Dusty circumbinary discs: inner cavity structures and stopping locations of migrating planets

TL;DR

This study uses two-fluid hydrodynamical simulations to explore how dust influences the structure of circumbinary discs and the final positions of migrating planets, highlighting the significant effects at high dust-to-gas ratios.

Contribution

It demonstrates the impact of dust on inner cavity size and planet parking locations in circumbinary discs, especially at high dust-to-gas ratios, advancing understanding beyond gas-only models.

Findings

Dust has minor effects at typical dust-to-gas ratios of 0.01.

High dust-to-gas ratio (1) significantly shrinks and circularises the inner cavity.

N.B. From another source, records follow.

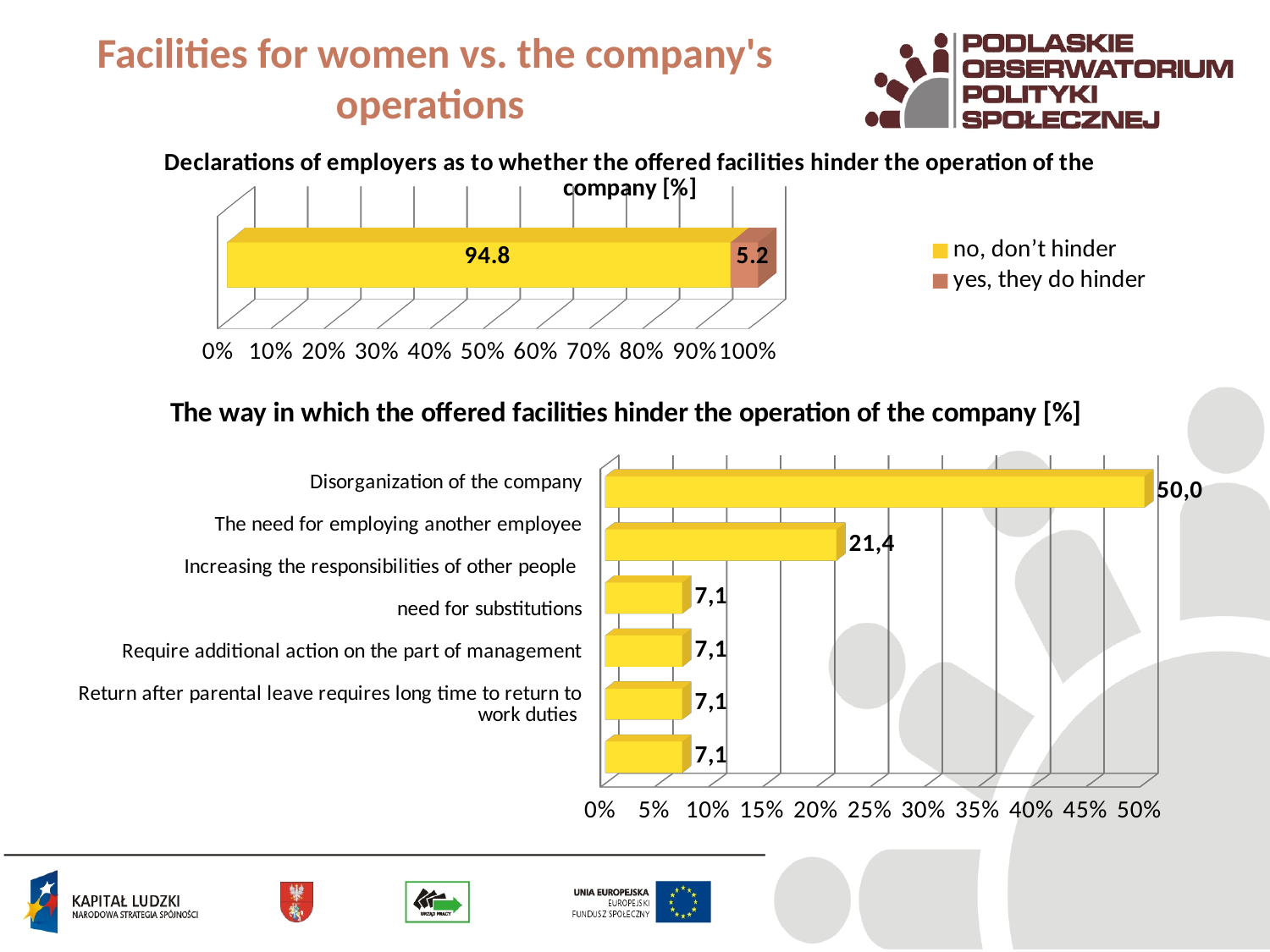
In the top chart (Declarations of employers), what is the total of the stacked bar? 100 In the bottom chart (The way in which the offered facilities hinder the operation of the company), what is the value for "Disorganization of the company"? 50,0 In the top chart (Declarations of employers), what is the value for "no, don't hinder"? 94.8 In the bottom chart (The way in which the offered facilities hinder the operation of the company), how many categories are shown? 6 In the bottom chart (The way in which the offered facilities hinder the operation of the company), what is the value for "The need for employing another employee"? 21,4 In the bottom chart (The way in which the offered facilities hinder the operation of the company), what is the difference between "Disorganization of the company" and "The need for employing another employee"? 28,6 In the top chart (Declarations of employers), what is the difference between the "no, don't hinder" and "yes, they do hinder" values? 89.6 What kind of chart is the bottom chart (The way in which the offered facilities hinder the operation of the company)? Bar chart In the top chart (Declarations of employers), how many series does the legend list? 2 In the top chart (Declarations of employers), what is the value for "yes, they do hinder"? 5.2 In the bottom chart (The way in which the offered facilities hinder the operation of the company), which is larger: "The need for employing another employee" or "need for substitutions"? The need for employing another employee In the bottom chart (The way in which the offered facilities hinder the operation of the company), which category has the highest value? Disorganization of the company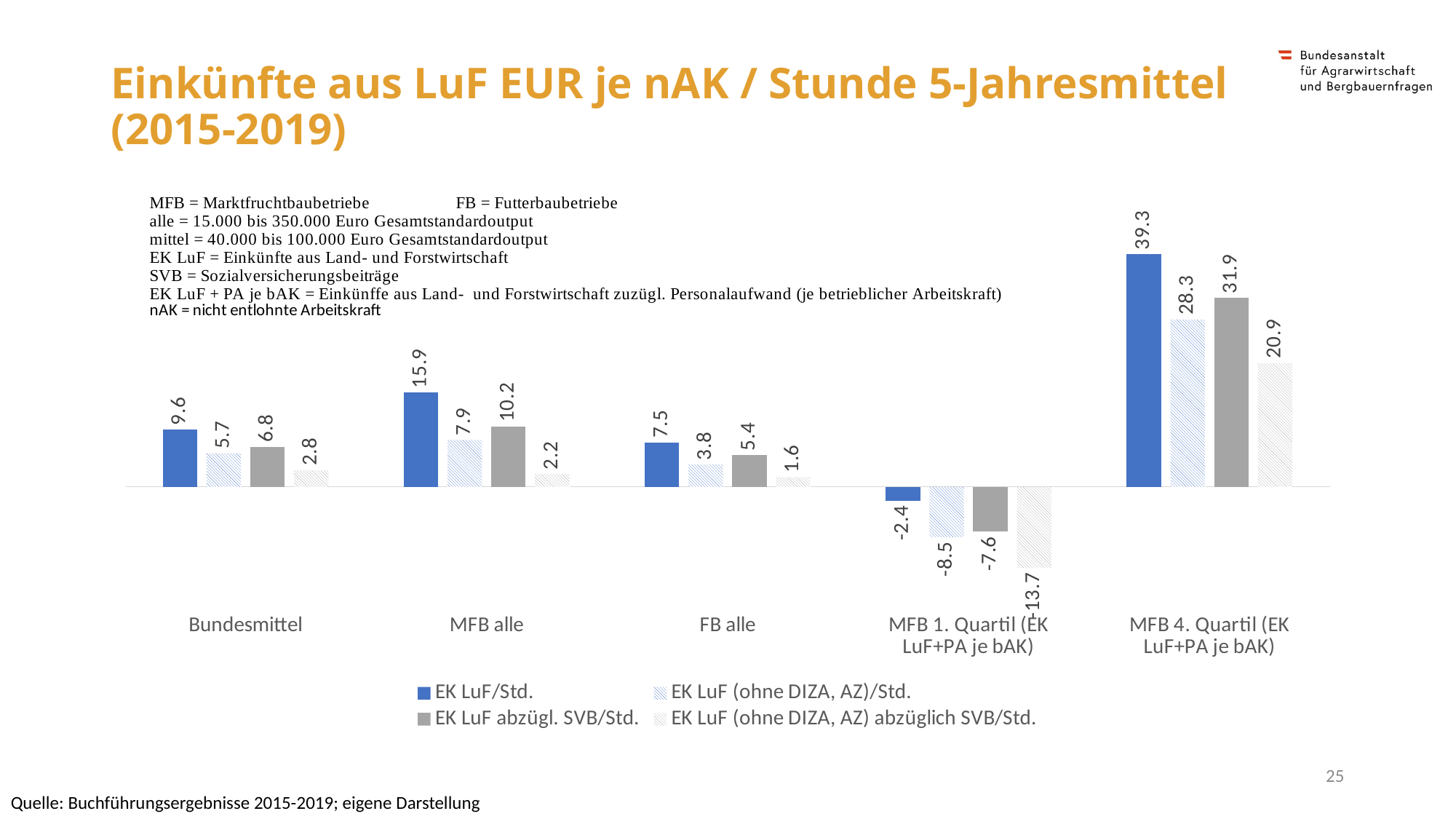
Which category has the highest value for EK LuF/Std.? MFB 4. Quartil (EK LuF+PA je bAK) How many series does the legend list? 4 What kind of chart is shown on the slide? Bar chart What is the value of EK LuF (ohne DIZA, AZ) abzüglich SVB/Std. for MFB 1. Quartil (EK LuF+PA je bAK)? -13.7 What is the value of EK LuF/Std. for Bundesmittel? 9.6 Which is larger for MFB alle: EK LuF (ohne DIZA, AZ)/Std. or EK LuF abzügl. SVB/Std.? EK LuF abzügl. SVB/Std. What is the value of EK LuF abzügl. SVB/Std. for MFB alle? 10.2 Which series is shown in solid blue in the legend? EK LuF/Std. Which category has the lowest value for EK LuF abzügl. SVB/Std.? MFB 1. Quartil (EK LuF+PA je bAK) What is the value of EK LuF (ohne DIZA, AZ)/Std. for FB alle? 3.8 What is the difference between EK LuF/Std. and EK LuF abzügl. SVB/Std. for MFB 4. Quartil (EK LuF+PA je bAK)? 7.4 How many categories are shown on the x axis? 5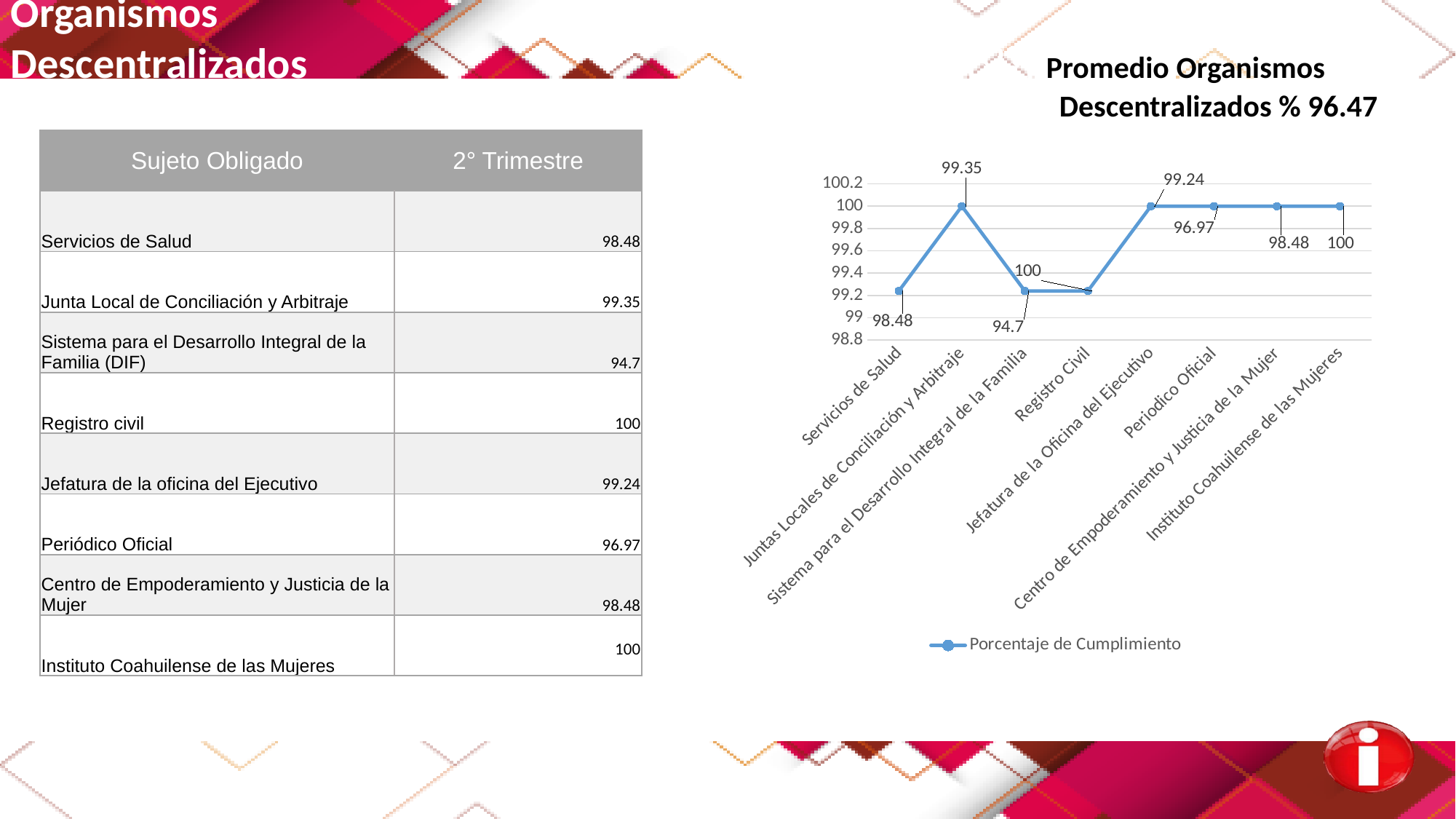
What is the data label value for Juntas Locales de Conciliación y Arbitraje in the chart? 99.35 What is the data label value for Instituto Coahuilense de las Mujeres in the chart? 100 What is the difference between the data label values for Juntas Locales de Conciliación y Arbitraje and Periodico Oficial? 2.38 Which has the larger data label value, Jefatura de la Oficina del Ejecutivo or Periodico Oficial? Jefatura de la Oficina del Ejecutivo How many series does the chart legend list? 1 What is the name of the series shown in the chart legend? Porcentaje de Cumplimiento What is the data label value for Centro de Empoderamiento y Justicia de la Mujer in the chart? 98.48 What kind of chart is shown on the slide? line chart What is the data label value for Periodico Oficial in the chart? 96.97 What is the data label value for Servicios de Salud in the chart? 98.48 What is the data label value for Jefatura de la Oficina del Ejecutivo in the chart? 99.24 How many categories are plotted along the x axis of the chart? 8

Dust influences the orbital properties of circumbinary planets like Kepler-34b.

Abstract

We present the results of two-fluid hydrodynamical simulations of circumbinary discs consisting of gas and dust, with and without embedded planets, to examine the influence of the dust on the structure of the tidally truncated inner cavity and on the parking locations of migrating planets. In this proof-of-concept study, we consider Kepler-16 and -34 analogues, and examine dust fluids with Stokes numbers in the range $10^{-4} \le St \le 10^{-1}$ and dust-to-gas ratios of 0.01 and 1. For the canonical dust-to-gas ratio of 0.01, we find the inclusion of the dust has only a minor effect on the cavity and stopping locations of embedded planets compared to dust-free simulations. However, for the enhanced dust-to-gas ratio of unity, assumed to arise because of significant dust drift and accumulation, we find that the dust can have a dramatic effect by shrinking and circularising the inner cavity, which brings the parking locations of planets closer to the central binary. This work demonstrates the importance of considering both gas and dust in studies of circumbinary discs and planets, and provides a potential means of explaining the orbital properties of circumbinary planets such as Kepler-34b, which have hitherto been difficult to explain using gas-only hydrodynamical simulations.